Accordingly, IT IS HEREBY ORDERED that:

1. Plaintiff's Ex Parte Application for Leave to Serve a Third Party Subpoena Prior to a Rule 26(f) Conference (ECF No. 5) is GRANTED on the terms of this order.

2. Plaintiff may engage in limited expedited discovery to establish the identity of the owner of the IP address identified in the complaint by serving a subpoena on the ISP provider of the subject IP address.

3. The ISP shall be served with a subpoena seeking only the true name and address of the person or entity to whom the subject IP address is assigned.

4. Once plaintiff has obtained the actual identity of the person or entity associated with the subject IP address, it shall serve a copy of this order on that person or entity.

5. No formal service of process shall be permitted absent further order of this court.

6. The parties—both plaintiff and the potential defendant—are hereby invited to attend an informal conference before the undersigned for the following purposes:

a. To set a schedule that will allow the defendant an opportunity to file a motion to quash the subpoena, if there are true and adequate grounds therefor; and b. To establish procedures for service of process or waiver thereof.
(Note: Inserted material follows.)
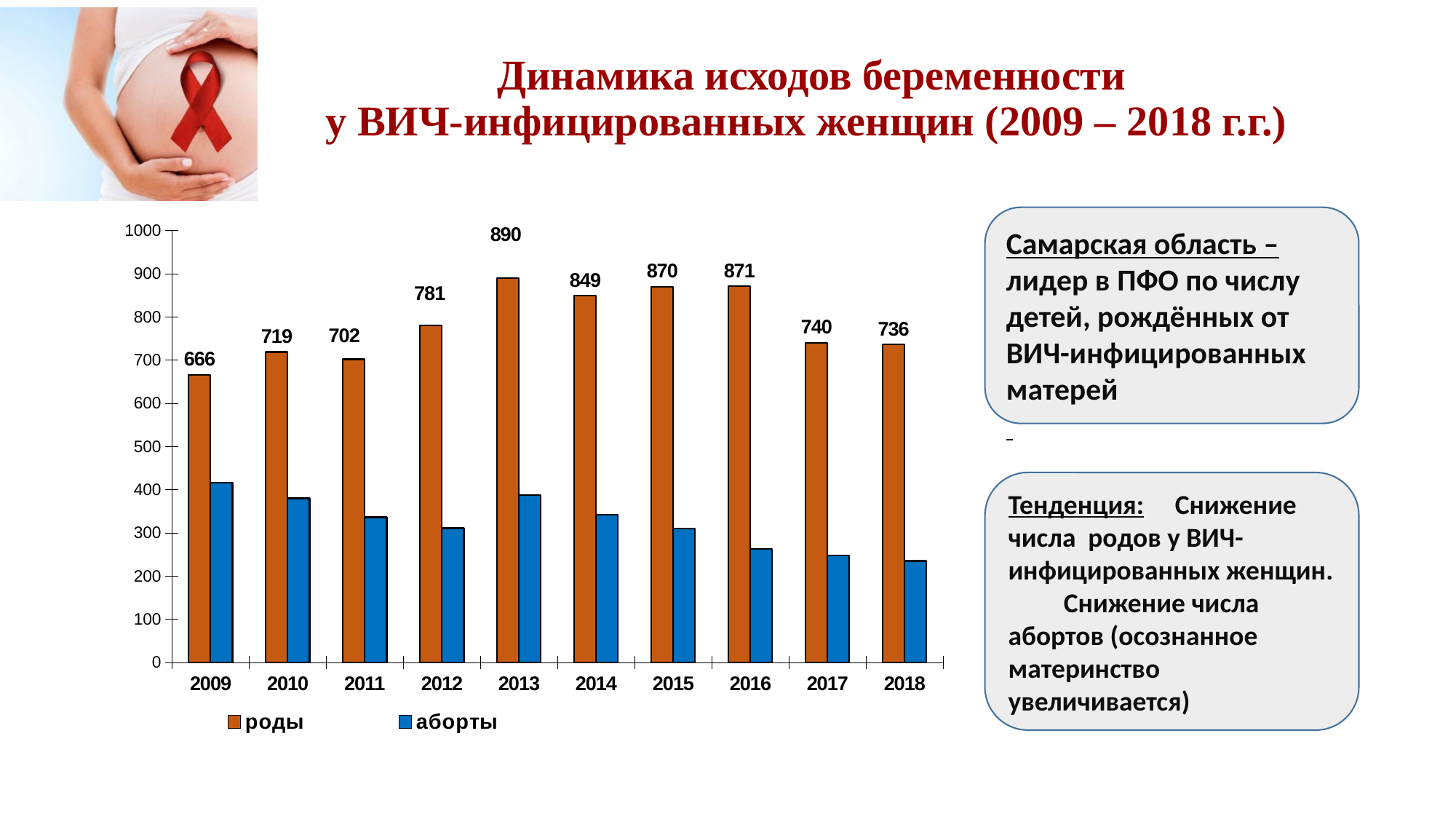
How many series does the legend list? 2 Is the value for аборты in 2018 greater or less than 300? less Which year has the larger роды value, 2012 or 2017? 2012 What is the value for роды in 2013? 890 What kind of chart is shown on the slide? bar chart How many years are shown on the x axis of the chart? 10 What is the value for роды in 2018? 736 What is the difference between the роды values for 2013 and 2009? 224 In which year is the value for роды the highest? 2013 Is the value for аборты in 2009 greater or less than 300? greater What is the value for роды in 2009? 666 In which year is the value for роды the lowest? 2009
7. Depending on the parties' preference, this informal conference may take place via telephone or in person at the Eastern District of California, Federal District Court, 501 I Street, Sacramento, CA 95814, 8th floor.

8. The parties are advised that attendance at such a conference is voluntary and will not itself constitute a waiver of service of the complaint, or result in a finding of "appearance" in the litigation, unless the potential defendant agrees to waive service, or the case is resolved and a settlement is placed on the record.

9. Not later than 45 days from the date of this order, plaintiff shall file a status report indicating:

a. Whether service of this order has been effectuated as directed; b. Whether defendant has agreed to attend an informal conference; and c. If applicable, whether the parties seek a telephonic or in person conference. d. The status report shall continue to identify the defendant by John or Jane Doe at the subject IP address.

10. After receipt of the status report, the court will schedule an informal conference, if necessary.

11. A decision by the person identified as the owner of the subject IP address not to attend an informal conference will lead to an order substituting the identified defendant by name, permitting ordinary service of process, and commencement of the litigation.

12. Plaintiff is cautioned that, until permission is given by the court, it is not to reveal the identity of the defendant in or out of court.

13. Nothing in this order precludes plaintiff and defendant from reaching a settlement without court participation before any informal conference is held or formal service of process is effectuated.